A MIDI step sequencer whose patterns are produced by an integrated, user-trainable generative neural network (a small autoencoder).
Originally created by Alex Wasatnidge as part of their Master's thesis for the Music, Communication and Technology programme at the University of Oslo, as a macOS openFrameworks standalone app. You can read the original blog post here.
This fork is a Linux x86_64 port. It adds (Stage 1) a Linux build of the original standalone and (Stage 2) a from-scratch Rust rewrite as a CLAP + VST3 plugin. See Project status below.
| Stage | What | State |
|---|---|---|
| Stage 1 | Original openFrameworks standalone, building/running on Linux x86_64 (runtime only — offline training UI disabled) | Builds & runs on CachyOS/Arch with gcc 16 + openFrameworks 0.12.1. See docs/BUILDING-linux.md. |
| Stage 2 | Rust rewrite as a CLAP + VST3 MIDI-generator plugin (nih-plug). Reuses no C++/Pd/Python at runtime. | Working. 34 cargo + 8 pytest tests, clippy clean, clap-validator 18/0/3, pluginval (VST3) SUCCESS, and headless CLAP + VST3 host tests passing all 14 scales. CI green. |
| Stage 3 | In-plugin training: build a dataset and train the autoencoder live in the DAW, then play your model. The Python training pipeline reimplemented from scratch in Rust. | Working. Trains off the audio thread, hot-swaps the result, persists with the session. See docs/plans/2026-06-16-runtime-training-design.md. |
The two stages share no runtime code. Stage 1 is the behavioural reference; Stage 2 is the plugin you actually install in a DAW.
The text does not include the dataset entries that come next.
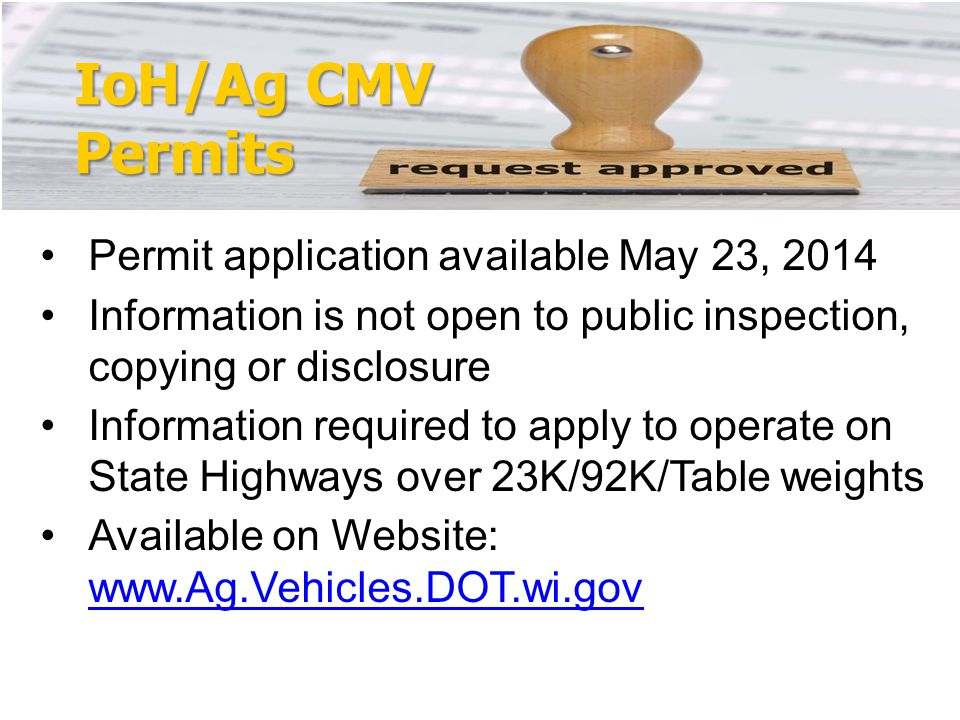 IoH/Ag CMV Permits Permit application available May 23, 2014 Information is not open to public inspection, copying or disclosure Information required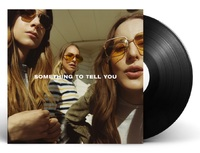 Something to Tell You by Haim image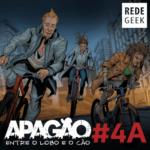APAGÃO – episódio 4A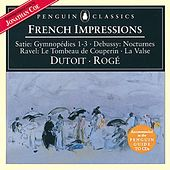 Play & Download Debussy/Ravel/Satie: French Impressions - Nocturnes/La Valse/3 Gymnopèdies etc. by Various Artists | Napster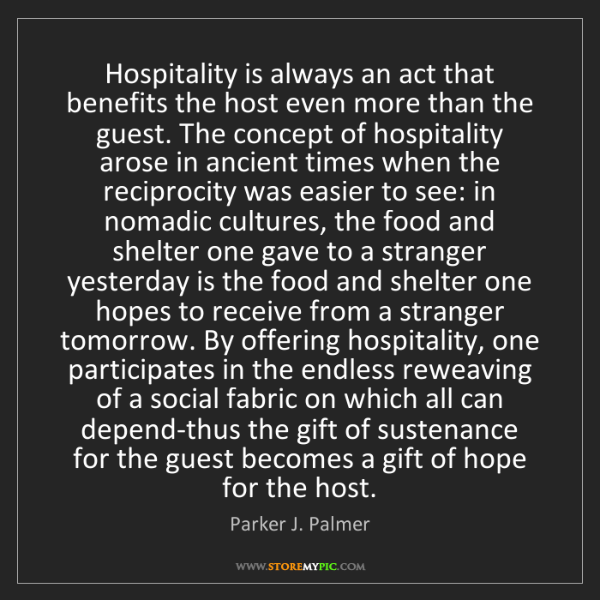 Parker J. Palmer: Hospitality is always an act that benefits the host even...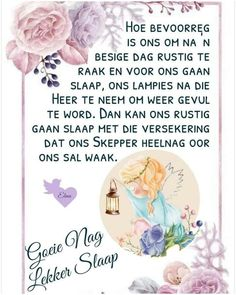 Evening Greetings, Good Morning Greetings, Afrikaanse Quotes, Good Night Blessings, Goeie Nag, Goeie More, Christian Messages, Good Night Sweet Dreams, Good Night Quotes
A MIDI generator: it emits notes; your host/synth makes the sound. It has no internal clock — it follows the host transport (tempo + playhead). Press play in your DAW and it sequences.
How it works. An autoencoder decoder turns 4 latent parameters into a 16-step pattern (which steps fire + a per-step "groove" sub-step offset). The sequencer plays that pattern at 4 steps/beat (16 per bar), quantising each step's pitch to a selected scale + key. The plugin ships with a frozen, offline-trained decoder as the default, and you can train your own model in-session (see Training, below).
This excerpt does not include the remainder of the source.